[Extracted information]

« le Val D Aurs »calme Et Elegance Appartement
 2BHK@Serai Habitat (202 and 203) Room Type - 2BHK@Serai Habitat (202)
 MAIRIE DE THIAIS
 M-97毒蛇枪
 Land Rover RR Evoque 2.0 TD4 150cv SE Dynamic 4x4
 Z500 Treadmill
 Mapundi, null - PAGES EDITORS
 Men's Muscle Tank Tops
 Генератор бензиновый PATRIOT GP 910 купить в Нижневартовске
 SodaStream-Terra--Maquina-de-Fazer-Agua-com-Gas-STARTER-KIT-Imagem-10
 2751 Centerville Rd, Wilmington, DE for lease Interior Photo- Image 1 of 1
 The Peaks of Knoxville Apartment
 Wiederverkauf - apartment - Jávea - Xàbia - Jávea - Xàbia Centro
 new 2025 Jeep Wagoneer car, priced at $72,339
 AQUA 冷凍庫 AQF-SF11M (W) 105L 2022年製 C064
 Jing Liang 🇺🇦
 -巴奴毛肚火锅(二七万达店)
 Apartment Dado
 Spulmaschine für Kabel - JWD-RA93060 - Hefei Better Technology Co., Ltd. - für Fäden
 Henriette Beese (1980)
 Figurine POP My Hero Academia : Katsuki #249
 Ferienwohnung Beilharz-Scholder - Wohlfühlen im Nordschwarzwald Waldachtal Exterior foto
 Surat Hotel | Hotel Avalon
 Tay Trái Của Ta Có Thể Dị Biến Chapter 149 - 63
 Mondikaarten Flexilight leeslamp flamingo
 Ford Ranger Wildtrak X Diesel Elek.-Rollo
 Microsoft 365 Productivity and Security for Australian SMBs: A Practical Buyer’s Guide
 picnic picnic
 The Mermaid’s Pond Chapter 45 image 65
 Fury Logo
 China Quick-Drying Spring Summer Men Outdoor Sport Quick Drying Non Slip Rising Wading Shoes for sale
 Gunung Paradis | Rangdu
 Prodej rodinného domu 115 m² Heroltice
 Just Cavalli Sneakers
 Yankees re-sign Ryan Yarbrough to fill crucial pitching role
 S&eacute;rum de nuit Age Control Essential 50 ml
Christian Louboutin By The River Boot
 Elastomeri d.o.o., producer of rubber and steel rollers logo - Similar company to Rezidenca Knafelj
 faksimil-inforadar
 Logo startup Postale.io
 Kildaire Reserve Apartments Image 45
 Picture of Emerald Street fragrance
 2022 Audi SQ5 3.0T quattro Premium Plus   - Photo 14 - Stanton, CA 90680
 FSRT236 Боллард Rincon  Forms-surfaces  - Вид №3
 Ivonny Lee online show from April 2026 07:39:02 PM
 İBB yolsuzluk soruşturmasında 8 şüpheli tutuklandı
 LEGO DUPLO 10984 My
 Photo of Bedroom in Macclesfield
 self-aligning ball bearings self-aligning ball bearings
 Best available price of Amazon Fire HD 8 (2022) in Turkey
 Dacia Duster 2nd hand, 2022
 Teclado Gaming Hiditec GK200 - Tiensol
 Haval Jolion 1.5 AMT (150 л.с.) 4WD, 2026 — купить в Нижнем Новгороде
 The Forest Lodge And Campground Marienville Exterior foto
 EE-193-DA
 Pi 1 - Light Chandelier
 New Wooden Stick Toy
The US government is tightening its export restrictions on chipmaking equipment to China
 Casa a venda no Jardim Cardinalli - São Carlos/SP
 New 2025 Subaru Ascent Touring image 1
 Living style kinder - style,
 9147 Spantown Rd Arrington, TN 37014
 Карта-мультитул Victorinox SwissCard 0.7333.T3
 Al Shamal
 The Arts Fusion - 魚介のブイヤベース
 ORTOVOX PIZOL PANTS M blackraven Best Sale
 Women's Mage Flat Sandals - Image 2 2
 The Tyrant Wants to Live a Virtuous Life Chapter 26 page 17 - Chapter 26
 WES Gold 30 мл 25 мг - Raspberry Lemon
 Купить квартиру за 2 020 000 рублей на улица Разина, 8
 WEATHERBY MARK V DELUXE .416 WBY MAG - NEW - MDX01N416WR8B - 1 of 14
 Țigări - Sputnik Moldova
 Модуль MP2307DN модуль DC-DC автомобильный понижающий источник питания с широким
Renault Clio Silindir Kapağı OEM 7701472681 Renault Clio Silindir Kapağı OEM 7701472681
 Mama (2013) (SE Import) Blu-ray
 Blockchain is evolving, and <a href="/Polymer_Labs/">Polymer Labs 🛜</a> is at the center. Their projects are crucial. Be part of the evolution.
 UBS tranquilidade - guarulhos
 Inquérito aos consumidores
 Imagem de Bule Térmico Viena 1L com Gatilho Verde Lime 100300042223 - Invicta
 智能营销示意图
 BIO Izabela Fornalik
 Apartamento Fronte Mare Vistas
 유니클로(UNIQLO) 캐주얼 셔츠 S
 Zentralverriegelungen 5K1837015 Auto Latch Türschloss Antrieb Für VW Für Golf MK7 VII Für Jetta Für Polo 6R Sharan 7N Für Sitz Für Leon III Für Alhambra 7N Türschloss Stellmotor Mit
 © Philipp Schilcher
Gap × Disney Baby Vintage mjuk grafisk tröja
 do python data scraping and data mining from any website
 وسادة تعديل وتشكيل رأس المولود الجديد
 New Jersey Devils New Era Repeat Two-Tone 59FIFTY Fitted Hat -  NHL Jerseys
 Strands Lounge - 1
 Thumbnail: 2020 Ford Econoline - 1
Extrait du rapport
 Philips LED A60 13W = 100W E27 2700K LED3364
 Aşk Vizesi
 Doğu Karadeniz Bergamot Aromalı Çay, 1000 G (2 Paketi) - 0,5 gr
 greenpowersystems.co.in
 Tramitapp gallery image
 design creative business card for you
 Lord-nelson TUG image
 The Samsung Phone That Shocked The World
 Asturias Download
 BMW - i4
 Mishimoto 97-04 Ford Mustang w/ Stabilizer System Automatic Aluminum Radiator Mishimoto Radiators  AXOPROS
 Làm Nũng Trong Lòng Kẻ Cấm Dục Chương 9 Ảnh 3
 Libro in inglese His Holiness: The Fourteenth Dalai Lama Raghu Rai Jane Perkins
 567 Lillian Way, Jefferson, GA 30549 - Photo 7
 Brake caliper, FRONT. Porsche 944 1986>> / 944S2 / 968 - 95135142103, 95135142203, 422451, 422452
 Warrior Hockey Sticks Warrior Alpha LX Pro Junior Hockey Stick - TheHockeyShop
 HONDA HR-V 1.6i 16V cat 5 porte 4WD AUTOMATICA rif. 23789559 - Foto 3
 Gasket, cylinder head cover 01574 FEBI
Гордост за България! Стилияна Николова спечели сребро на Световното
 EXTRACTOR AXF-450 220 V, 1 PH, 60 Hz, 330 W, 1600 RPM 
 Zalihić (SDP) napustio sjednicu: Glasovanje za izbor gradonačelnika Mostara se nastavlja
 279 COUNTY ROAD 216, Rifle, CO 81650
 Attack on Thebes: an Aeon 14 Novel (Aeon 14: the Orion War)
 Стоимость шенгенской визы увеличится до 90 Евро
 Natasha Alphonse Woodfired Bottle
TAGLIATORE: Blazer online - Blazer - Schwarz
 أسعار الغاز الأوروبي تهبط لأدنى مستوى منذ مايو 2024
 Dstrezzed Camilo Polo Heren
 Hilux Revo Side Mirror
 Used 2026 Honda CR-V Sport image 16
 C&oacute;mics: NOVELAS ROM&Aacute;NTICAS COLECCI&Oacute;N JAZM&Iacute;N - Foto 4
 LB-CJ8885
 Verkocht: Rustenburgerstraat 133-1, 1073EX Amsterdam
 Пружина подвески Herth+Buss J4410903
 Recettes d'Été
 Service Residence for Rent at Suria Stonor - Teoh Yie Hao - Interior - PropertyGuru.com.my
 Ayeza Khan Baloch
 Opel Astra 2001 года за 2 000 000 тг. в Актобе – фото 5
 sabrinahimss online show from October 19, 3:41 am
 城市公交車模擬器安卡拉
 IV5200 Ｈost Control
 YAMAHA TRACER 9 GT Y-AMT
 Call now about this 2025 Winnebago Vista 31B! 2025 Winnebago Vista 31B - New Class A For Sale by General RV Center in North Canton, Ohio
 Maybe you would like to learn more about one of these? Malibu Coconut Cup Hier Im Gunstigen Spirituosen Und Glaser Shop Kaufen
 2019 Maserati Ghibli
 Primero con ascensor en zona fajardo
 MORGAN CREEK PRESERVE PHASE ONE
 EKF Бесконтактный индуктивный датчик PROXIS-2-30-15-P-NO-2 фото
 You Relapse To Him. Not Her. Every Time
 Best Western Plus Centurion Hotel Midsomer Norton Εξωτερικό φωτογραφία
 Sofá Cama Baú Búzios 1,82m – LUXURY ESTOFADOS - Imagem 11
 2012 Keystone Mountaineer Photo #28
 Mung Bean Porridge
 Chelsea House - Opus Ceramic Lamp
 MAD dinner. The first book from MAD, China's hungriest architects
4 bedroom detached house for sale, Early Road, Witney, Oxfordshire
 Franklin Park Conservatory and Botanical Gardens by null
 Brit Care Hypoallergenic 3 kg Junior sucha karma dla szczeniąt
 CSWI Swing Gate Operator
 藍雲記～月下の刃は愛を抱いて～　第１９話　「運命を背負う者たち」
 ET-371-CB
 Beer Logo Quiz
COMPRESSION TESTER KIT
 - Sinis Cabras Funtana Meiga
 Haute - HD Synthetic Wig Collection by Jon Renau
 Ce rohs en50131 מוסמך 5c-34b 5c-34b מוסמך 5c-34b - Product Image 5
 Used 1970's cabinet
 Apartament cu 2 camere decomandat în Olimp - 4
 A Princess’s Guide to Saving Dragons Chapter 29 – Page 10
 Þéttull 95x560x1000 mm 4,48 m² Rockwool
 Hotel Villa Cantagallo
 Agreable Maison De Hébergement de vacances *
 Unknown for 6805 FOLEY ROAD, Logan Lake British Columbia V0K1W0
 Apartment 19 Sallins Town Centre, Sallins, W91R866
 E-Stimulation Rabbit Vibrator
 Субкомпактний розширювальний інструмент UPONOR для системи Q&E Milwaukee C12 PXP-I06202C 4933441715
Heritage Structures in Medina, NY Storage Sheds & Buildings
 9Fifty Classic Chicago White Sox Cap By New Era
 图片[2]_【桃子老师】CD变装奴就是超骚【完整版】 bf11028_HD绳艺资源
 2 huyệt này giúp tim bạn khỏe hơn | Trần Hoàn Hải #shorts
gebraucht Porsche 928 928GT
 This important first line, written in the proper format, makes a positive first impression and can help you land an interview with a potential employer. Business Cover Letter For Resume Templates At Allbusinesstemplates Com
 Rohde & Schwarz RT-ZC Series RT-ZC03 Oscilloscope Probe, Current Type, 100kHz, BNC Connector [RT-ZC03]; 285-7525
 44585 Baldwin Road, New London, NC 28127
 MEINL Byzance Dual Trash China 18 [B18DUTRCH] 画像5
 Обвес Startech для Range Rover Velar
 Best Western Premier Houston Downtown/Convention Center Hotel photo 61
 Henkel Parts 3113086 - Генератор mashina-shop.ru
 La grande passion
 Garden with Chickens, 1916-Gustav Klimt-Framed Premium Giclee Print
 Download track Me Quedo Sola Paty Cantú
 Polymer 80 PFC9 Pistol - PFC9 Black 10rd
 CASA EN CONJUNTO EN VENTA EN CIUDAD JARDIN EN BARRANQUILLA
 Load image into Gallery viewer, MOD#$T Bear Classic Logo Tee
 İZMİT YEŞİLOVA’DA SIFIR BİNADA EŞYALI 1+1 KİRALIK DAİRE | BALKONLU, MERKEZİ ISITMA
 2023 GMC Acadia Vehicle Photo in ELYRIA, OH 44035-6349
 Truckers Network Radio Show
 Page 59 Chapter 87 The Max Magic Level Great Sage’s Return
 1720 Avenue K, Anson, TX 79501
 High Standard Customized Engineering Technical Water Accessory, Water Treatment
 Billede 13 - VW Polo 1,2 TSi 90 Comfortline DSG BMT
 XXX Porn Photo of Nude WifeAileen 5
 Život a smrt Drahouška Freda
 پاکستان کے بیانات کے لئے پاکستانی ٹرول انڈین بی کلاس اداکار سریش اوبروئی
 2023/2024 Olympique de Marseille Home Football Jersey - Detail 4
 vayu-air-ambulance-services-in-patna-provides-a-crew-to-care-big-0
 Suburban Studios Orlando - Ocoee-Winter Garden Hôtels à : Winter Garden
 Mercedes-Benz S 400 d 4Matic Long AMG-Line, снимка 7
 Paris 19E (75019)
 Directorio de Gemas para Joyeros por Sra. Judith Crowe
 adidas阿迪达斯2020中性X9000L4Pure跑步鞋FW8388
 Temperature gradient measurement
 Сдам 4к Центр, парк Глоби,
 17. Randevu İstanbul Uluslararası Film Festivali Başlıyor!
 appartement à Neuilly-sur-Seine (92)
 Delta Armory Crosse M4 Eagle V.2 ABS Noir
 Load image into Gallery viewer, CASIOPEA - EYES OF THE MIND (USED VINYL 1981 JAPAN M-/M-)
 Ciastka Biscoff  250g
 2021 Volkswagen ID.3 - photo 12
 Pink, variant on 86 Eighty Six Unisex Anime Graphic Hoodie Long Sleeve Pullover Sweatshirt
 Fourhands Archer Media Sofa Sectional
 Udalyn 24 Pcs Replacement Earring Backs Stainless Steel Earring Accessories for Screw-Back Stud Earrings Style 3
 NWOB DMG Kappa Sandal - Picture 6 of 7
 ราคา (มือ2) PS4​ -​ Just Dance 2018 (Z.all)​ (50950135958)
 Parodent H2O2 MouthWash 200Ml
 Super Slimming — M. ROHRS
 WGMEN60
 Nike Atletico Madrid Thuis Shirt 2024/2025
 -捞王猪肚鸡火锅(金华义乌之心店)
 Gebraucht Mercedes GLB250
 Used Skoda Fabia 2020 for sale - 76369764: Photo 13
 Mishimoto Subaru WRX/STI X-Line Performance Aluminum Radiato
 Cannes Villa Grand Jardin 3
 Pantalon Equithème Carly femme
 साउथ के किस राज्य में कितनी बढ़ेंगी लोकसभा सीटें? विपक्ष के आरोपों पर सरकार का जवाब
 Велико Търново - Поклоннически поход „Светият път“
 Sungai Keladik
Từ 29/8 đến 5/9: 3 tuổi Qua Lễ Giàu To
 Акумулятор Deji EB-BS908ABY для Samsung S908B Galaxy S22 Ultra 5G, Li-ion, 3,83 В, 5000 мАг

[/Extracted information]

■ **What is being asked**
All lines from the opening of the listing above through the line that contains "Kildaire Reserve Apartments Image 45" should be given again exactly, and nothing more.

■ **Result of the task**
« le Val D Aurs »calme Et Elegance Appartement
 2BHK@Serai Habitat (202 and 203) Room Type - 2BHK@Serai Habitat (202)
 MAIRIE DE THIAIS
 M-97毒蛇枪
 Land Rover RR Evoque 2.0 TD4 150cv SE Dynamic 4x4
 Z500 Treadmill
 Mapundi, null - PAGES EDITORS
 Men's Muscle Tank Tops
 Генератор бензиновый PATRIOT GP 910 купить в Нижневартовске
 SodaStream-Terra--Maquina-de-Fazer-Agua-com-Gas-STARTER-KIT-Imagem-10
 2751 Centerville Rd, Wilmington, DE for lease Interior Photo- Image 1 of 1
 The Peaks of Knoxville Apartment
 Wiederverkauf - apartment - Jávea - Xàbia - Jávea - Xàbia Centro
 new 2025 Jeep Wagoneer car, priced at $72,339
 AQUA 冷凍庫 AQF-SF11M (W) 105L 2022年製 C064
 Jing Liang 🇺🇦
 -巴奴毛肚火锅(二七万达店)
 Apartment Dado
 Spulmaschine für Kabel - JWD-RA93060 - Hefei Better Technology Co., Ltd. - für Fäden
 Henriette Beese (1980)
 Figurine POP My Hero Academia : Katsuki #249
 Ferienwohnung Beilharz-Scholder - Wohlfühlen im Nordschwarzwald Waldachtal Exterior foto
 Surat Hotel | Hotel Avalon
 Tay Trái Của Ta Có Thể Dị Biến Chapter 149 - 63
 Mondikaarten Flexilight leeslamp flamingo
 Ford Ranger Wildtrak X Diesel Elek.-Rollo
 Microsoft 365 Productivity and Security for Australian SMBs: A Practical Buyer’s Guide
 picnic picnic
 The Mermaid’s Pond Chapter 45 image 65
 Fury Logo
 China Quick-Drying Spring Summer Men Outdoor Sport Quick Drying Non Slip Rising Wading Shoes for sale
 Gunung Paradis | Rangdu
 Prodej rodinného domu 115 m² Heroltice
 Just Cavalli Sneakers
 Yankees re-sign Ryan Yarbrough to fill crucial pitching role
 S&eacute;rum de nuit Age Control Essential 50 ml
Christian Louboutin By The River Boot
 Elastomeri d.o.o., producer of rubber and steel rollers logo - Similar company to Rezidenca Knafelj
 faksimil-inforadar
 Logo startup Postale.io
 Kildaire Reserve Apartments Image 45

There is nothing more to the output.